-- Exercise requirements --
Please retype all the data below exactly, line for line.

┌──

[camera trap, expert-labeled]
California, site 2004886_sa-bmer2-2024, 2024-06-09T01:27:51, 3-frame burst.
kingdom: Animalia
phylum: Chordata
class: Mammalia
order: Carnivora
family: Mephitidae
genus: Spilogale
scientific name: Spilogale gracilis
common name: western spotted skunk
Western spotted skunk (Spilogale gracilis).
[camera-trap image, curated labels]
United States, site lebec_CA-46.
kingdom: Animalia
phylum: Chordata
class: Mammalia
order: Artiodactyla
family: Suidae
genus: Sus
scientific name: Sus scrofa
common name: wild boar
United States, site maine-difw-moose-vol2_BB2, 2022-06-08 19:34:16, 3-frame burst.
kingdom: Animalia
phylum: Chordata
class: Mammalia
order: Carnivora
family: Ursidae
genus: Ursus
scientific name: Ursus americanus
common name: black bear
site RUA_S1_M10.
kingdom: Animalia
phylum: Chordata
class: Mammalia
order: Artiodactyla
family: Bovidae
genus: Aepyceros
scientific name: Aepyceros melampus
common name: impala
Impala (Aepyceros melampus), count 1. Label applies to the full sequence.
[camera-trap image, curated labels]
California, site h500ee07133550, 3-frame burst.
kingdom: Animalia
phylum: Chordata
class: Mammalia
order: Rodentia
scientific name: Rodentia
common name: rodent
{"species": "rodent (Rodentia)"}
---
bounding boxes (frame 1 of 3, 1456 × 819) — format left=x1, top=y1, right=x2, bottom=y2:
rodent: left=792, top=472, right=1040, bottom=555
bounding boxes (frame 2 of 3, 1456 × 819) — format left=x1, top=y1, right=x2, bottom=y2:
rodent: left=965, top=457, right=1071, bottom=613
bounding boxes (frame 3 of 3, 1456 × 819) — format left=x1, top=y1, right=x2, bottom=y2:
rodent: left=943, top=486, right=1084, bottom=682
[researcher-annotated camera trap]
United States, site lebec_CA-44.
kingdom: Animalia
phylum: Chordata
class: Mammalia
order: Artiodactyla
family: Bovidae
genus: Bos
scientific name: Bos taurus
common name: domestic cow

└──

-- Solution to this exercise --
[camera trap, expert-labeled]
California, site 2004886_sa-bmer2-2024, 2024-06-09T01:27:51, 3-frame burst.
kingdom: Animalia
phylum: Chordata
class: Mammalia
order: Carnivora
family: Mephitidae
genus: Spilogale
scientific name: Spilogale gracilis
common name: western spotted skunk
Western spotted skunk (Spilogale gracilis).
[camera-trap image, curated labels]
United States, site lebec_CA-46.
kingdom: Animalia
phylum: Chordata
class: Mammalia
order: Artiodactyla
family: Suidae
genus: Sus
scientific name: Sus scrofa
common name: wild boar
United States, site maine-difw-moose-vol2_BB2, 2022-06-08 19:34:16, 3-frame burst.
kingdom: Animalia
phylum: Chordata
class: Mammalia
order: Carnivora
family: Ursidae
genus: Ursus
scientific name: Ursus americanus
common name: black bear
site RUA_S1_M10.
kingdom: Animalia
phylum: Chordata
class: Mammalia
order: Artiodactyla
family: Bovidae
genus: Aepyceros
scientific name: Aepyceros melampus
common name: impala
Impala (Aepyceros melampus), count 1. Label applies to the full sequence.
[camera-trap image, curated labels]
California, site h500ee07133550, 3-frame burst.
kingdom: Animalia
phylum: Chordata
class: Mammalia
order: Rodentia
scientific name: Rodentia
common name: rodent
{"species": "rodent (Rodentia)"}
---
bounding boxes (frame 1 of 3, 1456 × 819) — format left=x1, top=y1, right=x2, bottom=y2:
rodent: left=792, top=472, right=1040, bottom=555
bounding boxes (frame 2 of 3, 1456 × 819) — format left=x1, top=y1, right=x2, bottom=y2:
rodent: left=965, top=457, right=1071, bottom=613
bounding boxes (frame 3 of 3, 1456 × 819) — format left=x1, top=y1, right=x2, bottom=y2:
rodent: left=943, top=486, right=1084, bottom=682
[researcher-annotated camera trap]
United States, site lebec_CA-44.
kingdom: Animalia
phylum: Chordata
class: Mammalia
order: Artiodactyla
family: Bovidae
genus: Bos
scientific name: Bos taurus
common name: domestic cow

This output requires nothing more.